Vorliegender Auszug:
* * *
Ob es jetzt Blitzverhandlungen und einen Abschluss vor der Steiermarkwahl am 24. November gibt
Also das ist glaube ich in hundert Jahren nicht. Ich wette zehn Euro dagegen. Nein, nein, nein. Tatsächlich sind die Hürden zwischen den beiden möglichen Partnern sehr, sehr hoch.
Es sind eigentlich drei Partner nötig…
Die dritte Partnerin ist kein Problem. Es ist egal, ob NEOS oder GRÜNE. Die ÖVP und die SPÖ müssen sich auf eine Reformagenda einigen. Und wenn die beiden ein wirklich gutes Paket haben, wird der Dritte kein Thema sein.
Untereinander verhandeln und dann jemand Dritten ins Boot holen, ist das nicht unhöflich?
Ich kann mit einer dritten Partei schon Gespräche führen. Aber es macht keinen Sinn, sich zu dritt an den Tisch zu setzen. Es gibt halt einmal zwei größere Partner und man weiß ja, was NEOS möchte und man weiß auch, was eine Grünpartei wollen würde. Also so schwer ist das nicht und das kann man ja auch signalisieren.
Wie denn?
Man kann zur Beate Meinl-Reisinger hingehen und sagen, wartet ihr bitte einmal. Wir wissen, ihr steht Gewehr bei Fuß, aber wir müssen zuerst die ganz großen Linien klären. Wenn zwischen den beiden größeren Parteien die großen Linien nicht geklärt sind, dann brauche ich mit dem Dritten gar nicht anfangen.
Ob die SPÖ nicht ziemlich die Hosen runterlassen muss, Erbschaftssteuern, Vermögensteuern, Migration, da hat sich Andreas Babler ziemlich eingegraben
Ja, das war natürlich wahnsinnig.
Kann er das alles über Bord werfen?
Nein, aber vielleicht macht's wer anderer für ihn.
Also, Wien zum Beispiel
Es gibt das böse Gerücht, dass die Wiener SPÖ gar nicht so erpicht darauf ist, eine Koalition mit der ÖVP zu bilden. Weil Wien, als Gegenpol zu einem schwarzblauen Land – fast schon wie in den 1920er und 1930er Jahren –, das hätte schon einen wahltaktischen Charme. Aber ich glaube, dass die Pragmatiker in Wien, Michael Ludwig und auch die Gewerkschaft, versuchen werden, Andreas Babler nicht zu drängen, aber zu "begleiten" auf diesem Weg.
* * *
Bereitgestellte Daten:
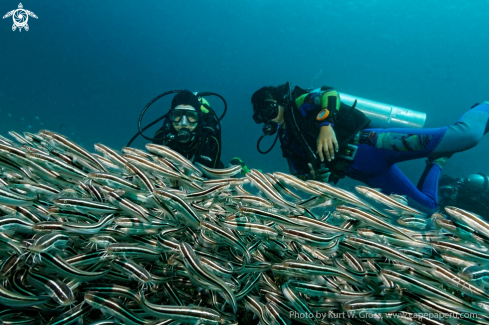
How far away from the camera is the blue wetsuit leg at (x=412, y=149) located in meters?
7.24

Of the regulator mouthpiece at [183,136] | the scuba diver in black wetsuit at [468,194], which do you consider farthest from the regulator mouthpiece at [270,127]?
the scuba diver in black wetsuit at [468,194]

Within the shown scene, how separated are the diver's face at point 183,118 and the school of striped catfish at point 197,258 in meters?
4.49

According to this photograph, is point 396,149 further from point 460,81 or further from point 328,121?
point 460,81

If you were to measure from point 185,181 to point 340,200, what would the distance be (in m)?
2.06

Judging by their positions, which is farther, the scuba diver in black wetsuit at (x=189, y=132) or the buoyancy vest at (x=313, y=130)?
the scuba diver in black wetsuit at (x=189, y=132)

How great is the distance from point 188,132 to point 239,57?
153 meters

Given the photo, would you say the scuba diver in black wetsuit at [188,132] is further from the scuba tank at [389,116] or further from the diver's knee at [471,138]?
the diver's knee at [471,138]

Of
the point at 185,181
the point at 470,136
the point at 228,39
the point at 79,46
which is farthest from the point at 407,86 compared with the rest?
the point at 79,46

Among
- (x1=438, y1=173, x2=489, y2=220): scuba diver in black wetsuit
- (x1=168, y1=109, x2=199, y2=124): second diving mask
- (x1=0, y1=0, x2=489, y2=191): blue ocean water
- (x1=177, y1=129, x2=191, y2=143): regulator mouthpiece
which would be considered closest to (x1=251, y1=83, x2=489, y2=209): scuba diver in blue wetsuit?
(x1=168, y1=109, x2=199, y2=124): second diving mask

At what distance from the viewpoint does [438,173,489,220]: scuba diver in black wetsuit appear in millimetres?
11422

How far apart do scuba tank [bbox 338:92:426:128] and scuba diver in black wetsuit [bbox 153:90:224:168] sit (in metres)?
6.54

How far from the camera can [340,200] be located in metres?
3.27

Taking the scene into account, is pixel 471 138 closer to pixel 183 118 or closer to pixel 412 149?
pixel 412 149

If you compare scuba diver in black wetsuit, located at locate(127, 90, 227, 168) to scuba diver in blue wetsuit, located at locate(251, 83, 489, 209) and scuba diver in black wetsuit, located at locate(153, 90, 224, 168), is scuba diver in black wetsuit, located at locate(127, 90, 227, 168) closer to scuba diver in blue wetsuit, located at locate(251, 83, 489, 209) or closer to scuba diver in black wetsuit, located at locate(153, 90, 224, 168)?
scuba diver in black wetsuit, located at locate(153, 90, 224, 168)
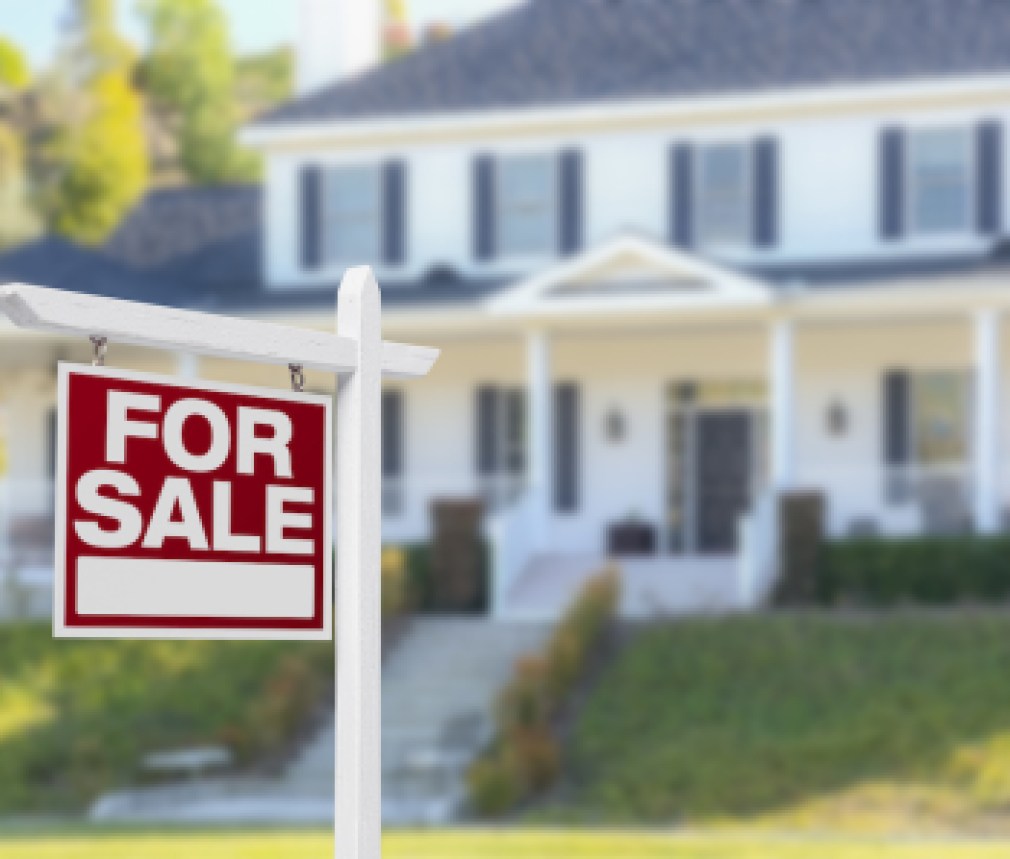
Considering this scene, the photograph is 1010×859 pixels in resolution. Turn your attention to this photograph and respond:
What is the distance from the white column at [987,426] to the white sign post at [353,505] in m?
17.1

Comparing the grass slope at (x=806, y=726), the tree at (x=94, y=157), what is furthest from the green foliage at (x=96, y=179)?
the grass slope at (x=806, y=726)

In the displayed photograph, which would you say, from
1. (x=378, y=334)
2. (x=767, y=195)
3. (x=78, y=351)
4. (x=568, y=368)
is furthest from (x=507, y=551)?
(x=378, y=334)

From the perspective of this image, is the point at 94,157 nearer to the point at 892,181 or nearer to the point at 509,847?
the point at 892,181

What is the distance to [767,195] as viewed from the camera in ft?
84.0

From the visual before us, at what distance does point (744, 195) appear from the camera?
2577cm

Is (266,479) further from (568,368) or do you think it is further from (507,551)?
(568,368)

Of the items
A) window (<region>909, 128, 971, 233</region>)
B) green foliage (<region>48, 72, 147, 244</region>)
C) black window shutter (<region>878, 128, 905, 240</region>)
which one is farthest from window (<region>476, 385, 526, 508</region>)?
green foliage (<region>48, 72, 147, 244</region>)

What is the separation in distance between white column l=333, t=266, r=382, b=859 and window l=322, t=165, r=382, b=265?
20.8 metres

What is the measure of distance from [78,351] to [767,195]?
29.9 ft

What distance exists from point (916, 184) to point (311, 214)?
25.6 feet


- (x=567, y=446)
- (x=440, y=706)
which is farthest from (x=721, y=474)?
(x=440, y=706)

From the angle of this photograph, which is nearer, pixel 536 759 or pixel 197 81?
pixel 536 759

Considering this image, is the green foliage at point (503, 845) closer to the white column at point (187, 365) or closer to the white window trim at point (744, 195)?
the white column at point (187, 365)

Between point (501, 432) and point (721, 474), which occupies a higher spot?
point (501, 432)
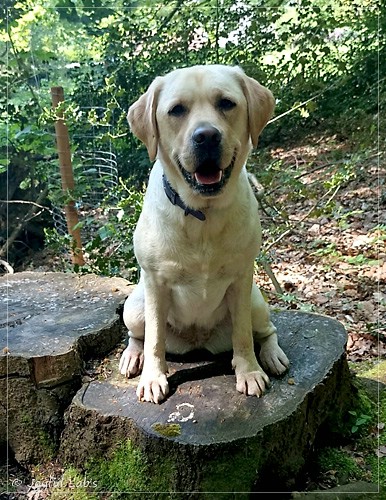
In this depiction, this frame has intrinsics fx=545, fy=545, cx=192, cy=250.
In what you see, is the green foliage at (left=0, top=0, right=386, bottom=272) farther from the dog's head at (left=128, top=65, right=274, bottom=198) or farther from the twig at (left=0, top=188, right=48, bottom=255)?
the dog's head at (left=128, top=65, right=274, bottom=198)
* * *
Ihre Aufgaben:
**A)** Welches Datum nennt der Auszug für die Steiermarkwahl?
**B)** Geben Sie den Teil des Auszugs wortgetreu wieder, der bei „Es sind eigentlich“ beginnt und bei „das nicht unhöflich?“ endet.
Die Auflistung steht in keinem Zusammenhang mit dem Auszug.

Lösungen der Aufgaben:
**A)** Den 24. November.

**B)**
Es sind eigentlich drei Partner nötig…
Die dritte Partnerin ist kein Problem. Es ist egal, ob NEOS oder GRÜNE. Die ÖVP und die SPÖ müssen sich auf eine Reformagenda einigen. Und wenn die beiden ein wirklich gutes Paket haben, wird der Dritte kein Thema sein.
Untereinander verhandeln und dann jemand Dritten ins Boot holen, ist das nicht unhöflich?